Di dalam Kampung Naga yang luasnya
sekitar 1,5 hektar ini, terdapat 112 bangunan ( awalnya 11 kemudian ditambah 1
bangunan lagi karena ada warga yang tadinya tinggal di luar, kembali lagi dan
menetap di kampung ini ), dengan rincian 4 bangunan khusus dan 110 bangunan
permukiman.
Pola pemukiman Kampung Naga merupakan pola
mengelompok yang disesuaikan dengan keadaan tanah yang ada dengan sebuah
lahan kosong (lapang) di tengah-tengah kampung. Kampung ini menolak aliran listrik dari pemerintah, karena semua bangunan penduduk menggunakan bahan kayu dan injuk yang mudah terbakar dan mereka khawatir akan terjadi kebakaran.
Seperti
kebanyakan kampung adat lainnya, masyarakat kampung naga juga memiliki aturan hukum
sendiri yang tak tertulis namun masyarakat sangat patuh akan keberadaan
aturan tersebut. Kampung Naga memang memiliki Larangan namun tidak memiliki
banyak aturan. Prinsip yang mereka anut adalah Larangan, Wasiat dan Akibat.

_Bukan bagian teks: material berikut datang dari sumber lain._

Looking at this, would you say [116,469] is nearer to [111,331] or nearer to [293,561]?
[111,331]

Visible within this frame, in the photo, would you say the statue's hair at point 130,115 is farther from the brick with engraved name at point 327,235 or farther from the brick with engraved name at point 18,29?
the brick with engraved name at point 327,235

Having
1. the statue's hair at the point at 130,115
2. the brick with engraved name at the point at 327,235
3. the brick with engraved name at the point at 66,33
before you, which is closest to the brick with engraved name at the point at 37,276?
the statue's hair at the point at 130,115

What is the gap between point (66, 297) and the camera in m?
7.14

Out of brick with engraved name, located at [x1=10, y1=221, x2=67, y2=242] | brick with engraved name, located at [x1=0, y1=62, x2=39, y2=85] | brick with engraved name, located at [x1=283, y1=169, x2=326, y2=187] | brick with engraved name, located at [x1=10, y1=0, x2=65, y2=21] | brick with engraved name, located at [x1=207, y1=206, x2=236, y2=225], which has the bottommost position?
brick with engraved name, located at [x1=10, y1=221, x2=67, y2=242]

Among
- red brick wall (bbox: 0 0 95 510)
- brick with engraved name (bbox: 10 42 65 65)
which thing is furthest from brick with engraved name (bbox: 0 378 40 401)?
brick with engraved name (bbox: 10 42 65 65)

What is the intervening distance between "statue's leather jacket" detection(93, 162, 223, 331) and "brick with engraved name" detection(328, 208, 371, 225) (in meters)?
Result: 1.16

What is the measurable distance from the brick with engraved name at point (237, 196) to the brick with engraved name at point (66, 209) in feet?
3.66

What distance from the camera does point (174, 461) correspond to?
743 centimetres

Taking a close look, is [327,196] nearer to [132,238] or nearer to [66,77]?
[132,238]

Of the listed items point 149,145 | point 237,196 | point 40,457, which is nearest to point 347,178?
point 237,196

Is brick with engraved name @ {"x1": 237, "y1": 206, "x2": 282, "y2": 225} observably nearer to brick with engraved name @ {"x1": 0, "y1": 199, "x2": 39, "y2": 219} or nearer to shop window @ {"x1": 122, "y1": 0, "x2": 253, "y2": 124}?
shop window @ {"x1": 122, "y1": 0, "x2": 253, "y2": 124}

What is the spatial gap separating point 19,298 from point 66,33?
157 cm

Penduduk Kampung Naga Mengaku mayoritas
adalah pemeluk agama islam, akan tetapi sebagaimana masyarakat adat lainnya mereka
juga sangat taat memegang adat-istiadat dan kepercayaan nenek moyangnya.
Masyarakat Kampung
Naga pun masih mempercayai akan takhayul mengenai adannya makhluk gaib yang
mengisi tempat – tempat tertentu yang dianggap angker.
Kepercayaan masyarakat Kampung Naga kepada
mahluk halus masih dipegang kuat. Percaya adanya jurig cai, yaitu mahluk
halus yang menempati air atau sungai terutama bagian sungai yang dalam (“leuwi”).
Kemudian “ririwa” yaitu mahluk halus yang senang mengganggu atau
menakut-nakuti manusia pada malam hari, ada pula yang disebut “kunti anak”
yaitu mahluk halus yang berasal dari perempuan hamil yang meninggal dunia, ia
suka mengganggu wanita yang sedang atau akan melahirkan. Sedangkan
tempat-tempat yang dijadikan tempat tinggal mahluk halus tersebut oleh
masyarakat Kampung Naga disebut sebagai tempat yang angker atau sanget.
Demikian juga tempat-tempat seperti makam Sembah Eyang Singaparna, Bumi
ageung dan masjid merupakan tempat yang dipandang suci bagi masyarakat
Kampung Naga .
Kampung Naga sebaiknya dapat di jadikan aset wisata di Jawa Barat yang
berhubungan dengan
Budaya.Adat
istiadat kampung Naga harus dihargai pemerintah, agar dipandang oleh dunia,
karena jarang kampung-kampung di Indonesia yang masih menjaga keutuhan dari
budaya yang di turunkan leluhurnya.Serta patut dijadikan percontohan dalam penataan lingkungan
permukiman.Mengarahkan masyarakat kampung naga agar mau bersekolah.